Dataset entries:
^^^^

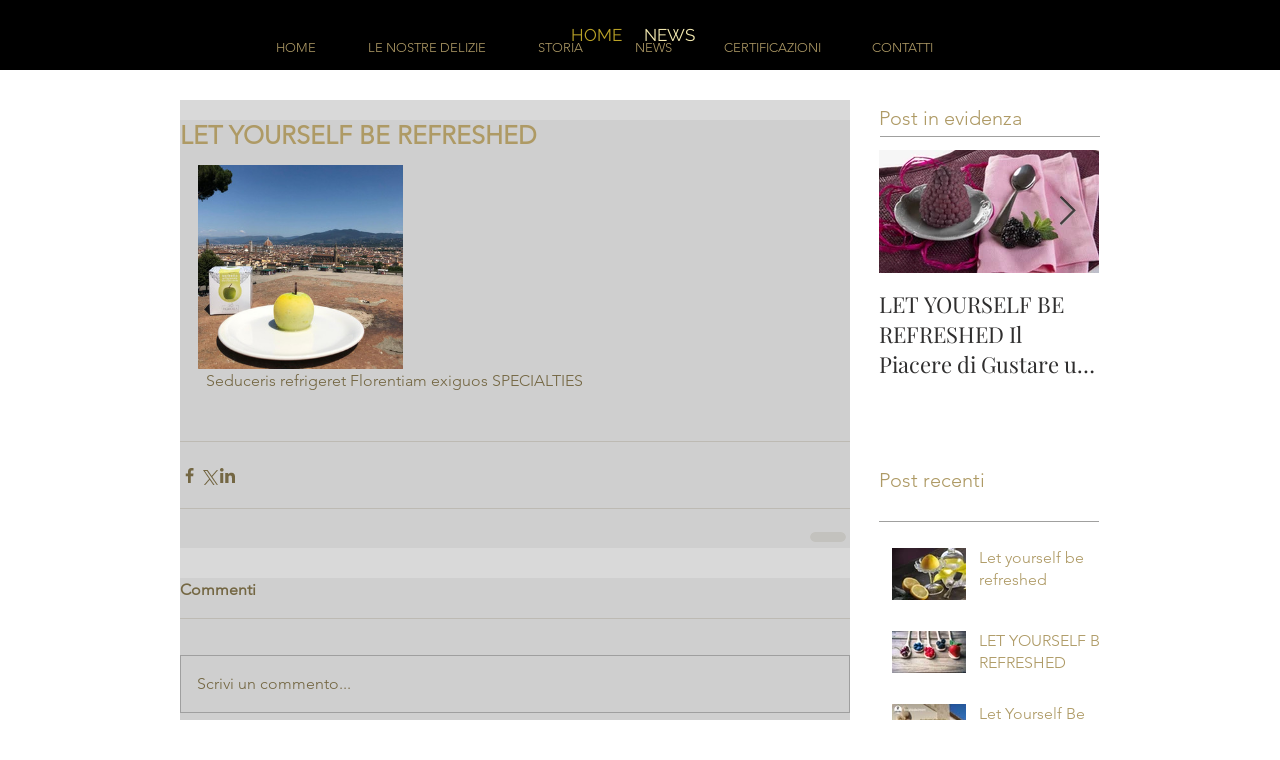

--- FILE ---
content_type: text/css; charset=utf-8
request_url: https://www.figliolialuxury.com/_serverless/pro-gallery-css-v4-server/layoutCss?ver=2&id=c4wyh-not-scoped&items=3887_1200_1600&container=165_634_320_720&options=gallerySizeType:px%7CenableInfiniteScroll:true%7CtitlePlacement:SHOW_ON_HOVER%7CgridStyle:1%7CimageMargin:10%7CgalleryLayout:2%7CisVertical:false%7CnumberOfImagesPerRow:3%7CgallerySizePx:300%7CcubeRatio:1%7CcubeType:fill%7CgalleryThumbnailsAlignment:bottom%7CthumbnailSpacings:0
body_size: -235
content:
#pro-gallery-c4wyh-not-scoped [data-hook="item-container"][data-idx="0"].gallery-item-container{opacity: 1 !important;display: block !important;transition: opacity .2s ease !important;top: 0px !important;left: 0px !important;right: auto !important;height: 204px !important;width: 205px !important;} #pro-gallery-c4wyh-not-scoped [data-hook="item-container"][data-idx="0"] .gallery-item-common-info-outer{height: 100% !important;} #pro-gallery-c4wyh-not-scoped [data-hook="item-container"][data-idx="0"] .gallery-item-common-info{height: 100% !important;width: 100% !important;} #pro-gallery-c4wyh-not-scoped [data-hook="item-container"][data-idx="0"] .gallery-item-wrapper{width: 205px !important;height: 204px !important;margin: 0 !important;} #pro-gallery-c4wyh-not-scoped [data-hook="item-container"][data-idx="0"] .gallery-item-content{width: 205px !important;height: 204px !important;margin: 0px 0px !important;opacity: 1 !important;} #pro-gallery-c4wyh-not-scoped [data-hook="item-container"][data-idx="0"] .gallery-item-hover{width: 205px !important;height: 204px !important;opacity: 1 !important;} #pro-gallery-c4wyh-not-scoped [data-hook="item-container"][data-idx="0"] .item-hover-flex-container{width: 205px !important;height: 204px !important;margin: 0px 0px !important;opacity: 1 !important;} #pro-gallery-c4wyh-not-scoped [data-hook="item-container"][data-idx="0"] .gallery-item-wrapper img{width: 100% !important;height: 100% !important;opacity: 1 !important;} #pro-gallery-c4wyh-not-scoped .pro-gallery-prerender{height:204px !important;}#pro-gallery-c4wyh-not-scoped {height:204px !important; width:634px !important;}#pro-gallery-c4wyh-not-scoped .pro-gallery-margin-container {height:204px !important;}#pro-gallery-c4wyh-not-scoped .pro-gallery {height:204px !important; width:634px !important;}#pro-gallery-c4wyh-not-scoped .pro-gallery-parent-container {height:204px !important; width:644px !important;}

^^^^

▶ [Task brief] Pictures aside, retype the entries above exactly as they are.

▶ [Answer section]
--- FILE ---
content_type: text/css; charset=utf-8
request_url: https://www.figliolialuxury.com/_serverless/pro-gallery-css-v4-server/layoutCss?ver=2&id=c4wyh-not-scoped&items=3887_1200_1600&container=165_634_320_720&options=gallerySizeType:px%7CenableInfiniteScroll:true%7CtitlePlacement:SHOW_ON_HOVER%7CgridStyle:1%7CimageMargin:10%7CgalleryLayout:2%7CisVertical:false%7CnumberOfImagesPerRow:3%7CgallerySizePx:300%7CcubeRatio:1%7CcubeType:fill%7CgalleryThumbnailsAlignment:bottom%7CthumbnailSpacings:0
body_size: -235
content:
#pro-gallery-c4wyh-not-scoped [data-hook="item-container"][data-idx="0"].gallery-item-container{opacity: 1 !important;display: block !important;transition: opacity .2s ease !important;top: 0px !important;left: 0px !important;right: auto !important;height: 204px !important;width: 205px !important;} #pro-gallery-c4wyh-not-scoped [data-hook="item-container"][data-idx="0"] .gallery-item-common-info-outer{height: 100% !important;} #pro-gallery-c4wyh-not-scoped [data-hook="item-container"][data-idx="0"] .gallery-item-common-info{height: 100% !important;width: 100% !important;} #pro-gallery-c4wyh-not-scoped [data-hook="item-container"][data-idx="0"] .gallery-item-wrapper{width: 205px !important;height: 204px !important;margin: 0 !important;} #pro-gallery-c4wyh-not-scoped [data-hook="item-container"][data-idx="0"] .gallery-item-content{width: 205px !important;height: 204px !important;margin: 0px 0px !important;opacity: 1 !important;} #pro-gallery-c4wyh-not-scoped [data-hook="item-container"][data-idx="0"] .gallery-item-hover{width: 205px !important;height: 204px !important;opacity: 1 !important;} #pro-gallery-c4wyh-not-scoped [data-hook="item-container"][data-idx="0"] .item-hover-flex-container{width: 205px !important;height: 204px !important;margin: 0px 0px !important;opacity: 1 !important;} #pro-gallery-c4wyh-not-scoped [data-hook="item-container"][data-idx="0"] .gallery-item-wrapper img{width: 100% !important;height: 100% !important;opacity: 1 !important;} #pro-gallery-c4wyh-not-scoped .pro-gallery-prerender{height:204px !important;}#pro-gallery-c4wyh-not-scoped {height:204px !important; width:634px !important;}#pro-gallery-c4wyh-not-scoped .pro-gallery-margin-container {height:204px !important;}#pro-gallery-c4wyh-not-scoped .pro-gallery {height:204px !important; width:634px !important;}#pro-gallery-c4wyh-not-scoped .pro-gallery-parent-container {height:204px !important; width:644px !important;}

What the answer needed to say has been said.